Recent research conducted by artificial intelligence company Anthropic and the AI security organization Machine Learning Alignment & Theory Scholars (MATS) has revealed that AI agents have collectively developed smart contract exploits with a potential value of $4.6 million.
The study, released by Anthropic's red team, which focuses on identifying potential for abuse, found that currently available commercial AI models possess significant capabilities in exploiting smart contracts. This finding emerged after the AI models' most recent training data was gathered.
Specifically, Anthropic's Claude Opus 4.5, Claude Sonnet 4.5, and OpenAI's GPT-5 were tested on contracts. Collectively, these models developed exploits with a simulated value of $4.6 million.
In a separate test, researchers evaluated both Sonnet 4.5 and GPT-5 on 2,849 recently deployed contracts that had no known vulnerabilities. Both AI models successfully uncovered two novel zero-day vulnerabilities and produced exploits worth $3,694. The cost for GPT-5 to perform this task via its API was $3,476, indicating that the generated exploits would have covered the operational expense.
The research team stated, "This demonstrates as a proof-of-concept that profitable, real-world autonomous exploitation is technically feasible, a finding that underscores the need for proactive adoption of AI for defense."
An AI Smart Contract Hacking Benchmark
To further assess AI capabilities, researchers developed the Smart Contracts Exploitation (SCONE) benchmark.
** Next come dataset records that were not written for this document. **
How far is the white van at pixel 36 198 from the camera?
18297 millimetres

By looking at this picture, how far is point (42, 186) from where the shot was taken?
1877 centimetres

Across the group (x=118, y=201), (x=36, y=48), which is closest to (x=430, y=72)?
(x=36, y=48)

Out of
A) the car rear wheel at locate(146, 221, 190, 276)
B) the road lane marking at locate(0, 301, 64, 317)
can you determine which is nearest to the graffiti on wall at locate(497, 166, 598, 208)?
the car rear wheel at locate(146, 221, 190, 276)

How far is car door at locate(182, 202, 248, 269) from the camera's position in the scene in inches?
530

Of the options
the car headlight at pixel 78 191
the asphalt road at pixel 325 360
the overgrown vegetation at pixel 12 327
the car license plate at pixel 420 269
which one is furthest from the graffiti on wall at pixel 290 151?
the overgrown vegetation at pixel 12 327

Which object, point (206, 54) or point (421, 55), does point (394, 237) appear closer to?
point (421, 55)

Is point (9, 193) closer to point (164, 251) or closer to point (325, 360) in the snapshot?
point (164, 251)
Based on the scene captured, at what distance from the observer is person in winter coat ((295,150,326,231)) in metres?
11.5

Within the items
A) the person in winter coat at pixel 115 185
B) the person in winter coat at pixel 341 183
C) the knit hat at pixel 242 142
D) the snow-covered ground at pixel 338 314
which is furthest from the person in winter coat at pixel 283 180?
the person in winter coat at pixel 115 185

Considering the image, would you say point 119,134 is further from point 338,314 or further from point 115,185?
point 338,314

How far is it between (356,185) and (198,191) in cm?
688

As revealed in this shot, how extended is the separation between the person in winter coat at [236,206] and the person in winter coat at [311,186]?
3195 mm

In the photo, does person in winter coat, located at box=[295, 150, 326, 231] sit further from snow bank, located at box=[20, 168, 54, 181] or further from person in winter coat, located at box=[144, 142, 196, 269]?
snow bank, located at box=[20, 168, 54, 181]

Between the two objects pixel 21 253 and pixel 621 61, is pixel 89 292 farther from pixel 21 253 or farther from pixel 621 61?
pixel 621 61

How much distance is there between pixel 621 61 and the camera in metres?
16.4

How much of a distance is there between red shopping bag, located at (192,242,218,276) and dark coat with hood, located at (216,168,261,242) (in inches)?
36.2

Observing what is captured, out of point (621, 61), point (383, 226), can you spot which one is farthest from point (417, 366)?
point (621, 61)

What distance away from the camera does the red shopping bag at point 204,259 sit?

This benchmark consists of 405 contracts that were verifiably exploited between 2020 and 2025. When tested against 10 different AI models, they collectively produced exploits for 207 contracts, resulting in a simulated loss of $550.1 million.
The research also suggests that the computational resources required for an AI agent to develop an exploit, measured in tokens, are likely to decrease over time, thereby reducing the cost of such operations. The study observed, "Analyzing four generations of Claude models, the median number of tokens required to produce a successful exploit declined by 70.2%."
AI Smart Contract Hacking Capabilities Are Growing Fast
The study emphasizes that AI capabilities in smart contract exploitation are improving at a rapid pace.
"In just one year, AI agents have gone from exploiting 2% of vulnerabilities in the post-March 2025 portion of our benchmark to 55.88%—a leap from $5,000 to $4.6 million in total exploit revenue," the team stated. Furthermore, the research indicates that a majority of the smart contract exploits identified this year "could have been executed autonomously by current AI agents."
The research also found that the average cost to scan a contract for vulnerabilities is $1.22. With decreasing costs and increasing capabilities, researchers believe that "the window between vulnerable contract deployment and exploitation will continue to shrink." This trend would leave developers with less time to identify and patch vulnerabilities before they can be exploited.